When was the first time you became interested in VR?
The 2019 VR Arles festival was where I saw “Gloomy Eyes,”Colin Farrell narrates the story, which was later awarded Best VR Experience in Annecy. It was the first time that I experienced the immersive quality of a VR project. The film begins with lots of dark space, and then we move on to different fantasy levels. There is a strong narrative and a very good voiceover. I also really liked Jan Kounen’s VR project “7 Lives,”A story about a woman who throws her self in front of a metro train. We travel between the metro and five to six dreams spaces. She explores her memories. VR has the potential to open up the subconscious, an area that I find fascinating. Another source of inspiration was the 1950s French TV series. “La Clé des songes,”Chris Marker and Alain Resnais developed the image sequences. In which viewers submitted dreams, these were recreated as image sequences.
What attracted you to Virginia Woolf’s “Orlando”?
My previous short film was here “Insemnopedy I – The Dream Of Victor F.,”Mary Shelley’s writings inspired me. Frankenstein and Orlando were created by two women who were visionaries in science and technology. They also explored the human/nonhuman frontier and how it would affect our gender identities. Orlando hasn’t yet attained the mythic status of Frankenstein, but there have been important adaptations, including Sally Potter’s film, Bob Wilson’s 1993 stage version starring Isabelle Huppert, and the 2019 runway show by Comme des Garçons. I wanted to explore the dream trance of Orlando as she is visited by the three spirits – Chastity, Modesty and Purity – which are repressive forces who try to stop the transformation.
Did you film with 360º cameras?
No. We shot the images in an underground cave with a small Sony H5 camera and then created the 360º dimension in post-production. The 2D black-and-white images are projected onto suspended textiles, which we then move through as if moving through a timeline.

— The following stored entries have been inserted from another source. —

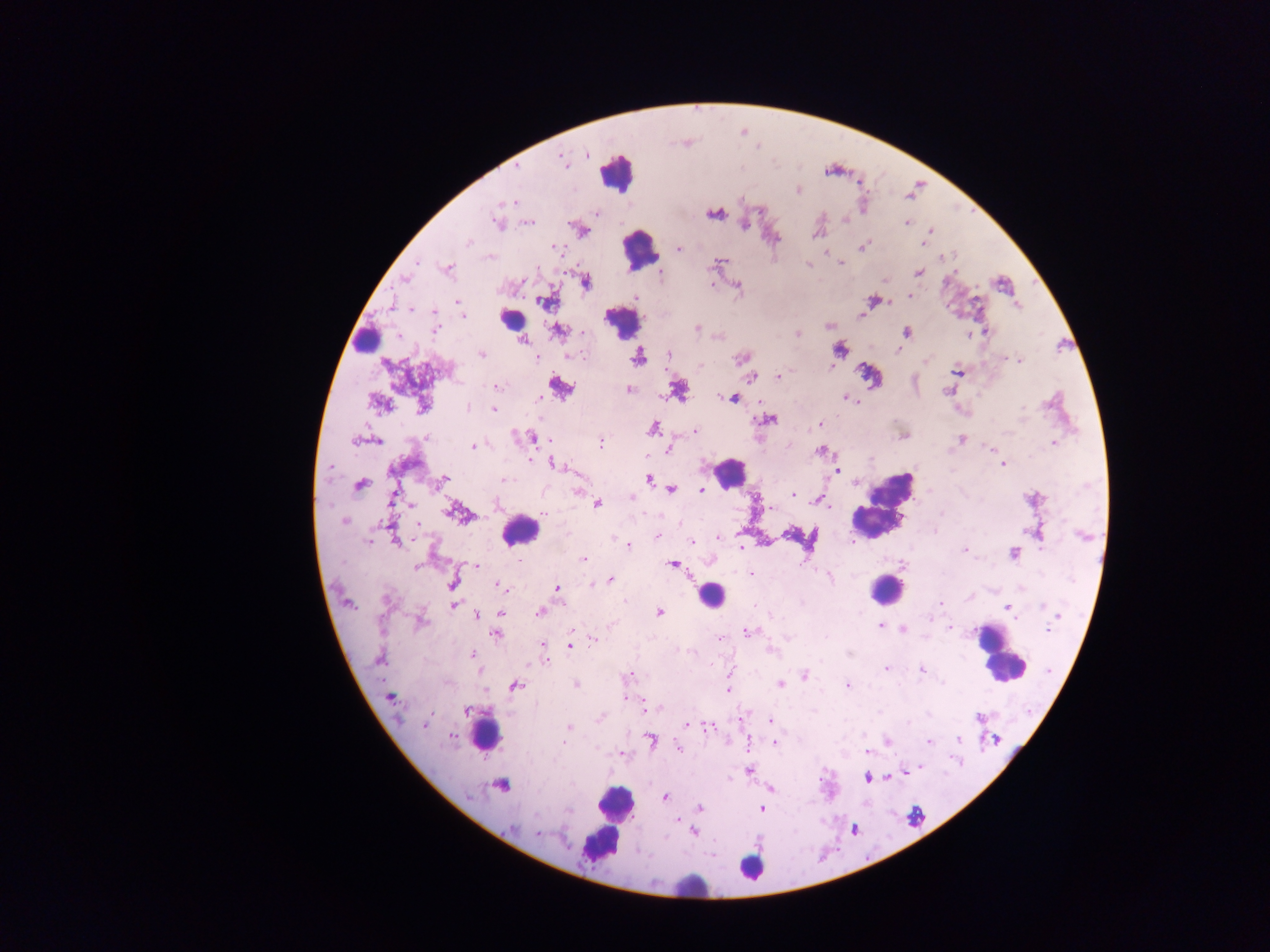
Approximate centers as {x, y} in pixels.
Plasmodium parasites: {587, 153}, {563, 160}, {516, 165}, {798, 190}, {512, 203}, {714, 213}, {596, 214}, {844, 219}, {496, 222}, {529, 222}, {907, 223}, {745, 224}, {930, 231}, {584, 232}, {816, 235}, {469, 242}, {922, 244}, {863, 246}, {554, 247}, {679, 248}, {490, 256}, {417, 262}, {719, 262}, {841, 262}, {807, 265}, {448, 268}, {956, 270}, {918, 272}, {660, 274}, {404, 279}, {586, 281}, {711, 284}, {737, 287}, {909, 296}, {635, 298}, {871, 300}, {546, 302}, {458, 303}, {1017, 306}, {412, 309}, {433, 312}, {861, 315}, {463, 316}, {829, 325}, {697, 328}, {436, 330}, {558, 331}, {583, 332}, {906, 332}, {986, 332}, {797, 333}, {526, 341}, {839, 349}, {898, 350}, {481, 354}, {669, 354}, {571, 355}, {638, 357}, {1005, 357}, {537, 358}, {743, 358}, {1019, 360}, {926, 361}, {700, 365}, {830, 366}, {956, 372}, {778, 376}, {751, 377}, {498, 386}, {560, 387}, {629, 389}, {947, 391}, {679, 392}, {539, 398}, {732, 398}, {846, 398}, {378, 404}, {423, 406}, {468, 407}, {493, 409}, {768, 419}, {819, 424}, {652, 429}, {695, 431}, {427, 436}, {534, 438}, {962, 439}, {354, 441}, {377, 441}, {601, 443}, {1053, 443}, {473, 446}, {991, 449}, {668, 450}, {821, 451}, {555, 465}, {1003, 465}, {330, 468}, {836, 469}, {443, 479}, {649, 479}, {505, 481}, {360, 484}, {672, 489}, {702, 489}, {578, 492}, {793, 494}, {631, 498}, {392, 500}, {597, 503}, {497, 504}, {823, 504}, {771, 508}, {451, 511}, {941, 512}, {544, 514}, {344, 521}, {656, 537}, {719, 537}, {369, 541}, {397, 541}, {692, 542}, {628, 545}, {741, 546}, {964, 549}, {1013, 554}, {584, 559}, {517, 560}, {672, 565}, {902, 565}, {476, 566}, {417, 568}, {750, 574}, {830, 576}, {610, 580}, {452, 584}, {592, 585}, {500, 586}, {557, 588}, {624, 602}, {941, 603}, {453, 605}, {1006, 606}, {1042, 607}, {540, 612}, {659, 612}, {501, 613}, {476, 615}, {1059, 616}, {420, 622}, {879, 626}, {903, 629}, {950, 629}, {1047, 630}, {748, 632}, {496, 634}, {720, 637}, {593, 639}, {542, 645}, {570, 645}, {772, 650}, {471, 654}, {379, 659}, {546, 661}, {886, 668}, {922, 669}, {628, 675}, {804, 675}, {575, 683}, {780, 684}, {848, 685}, {515, 686}, {728, 689}, {390, 698}, {625, 698}, {648, 708}, {467, 711}, {979, 717}, {600, 718}, {770, 720}, {425, 724}, {687, 724}, {707, 726}, {566, 727}, {452, 738}, {651, 740}, {959, 740}, {995, 740}, {887, 741}, {564, 742}, {929, 742}, {775, 743}, {679, 748}, {867, 751}, {622, 754}, {920, 768}, {749, 770}, {868, 779}, {501, 785}, {771, 789}, {664, 797}, {700, 808}, {762, 808}, {569, 811}, {676, 820}, {512, 828}, {684, 829}, {693, 832}, {538, 834}.

{
  "country": "Ghana",
  "image_size": "1270×952 pixels",
  "field_of_view": "single",
  "leukocyte_locations": "approximate centers as {x, y} in pixels: {617, 172}, {639, 250}, {511, 319}, {621, 324}, {369, 341}, {729, 472}, {882, 505}, {519, 531}, {886, 589}, {710, 595}, {998, 656}, {486, 732}, {614, 804}, {608, 826}, {751, 868}, {688, 884}",
  "capture": "mobile-phone photograph through a microscope",
  "preparation": "thick blood film"
}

One of the key visual challenges was when we enter the main character’s bones, entering a dream tunnel.
What’s your next big project?
I am currently working on an interactive 3D project using Unreal Engine’s real-time 3D tool. This project was inspired by an event that occurred in 2018, when the rain and river turned red in Norilsk, Siberia. It was caused by a spillage of Norilsk Nickel. I would like to discuss the climate and link it with the interior rain and the menstrual cycles. This subject has a lot of potential.
Are you positive about VR’s future?
VR can be a mixed experience that can lead to new connections. It’s a wonderful tool but can also be dangerous since it has almost a hypnotic effect.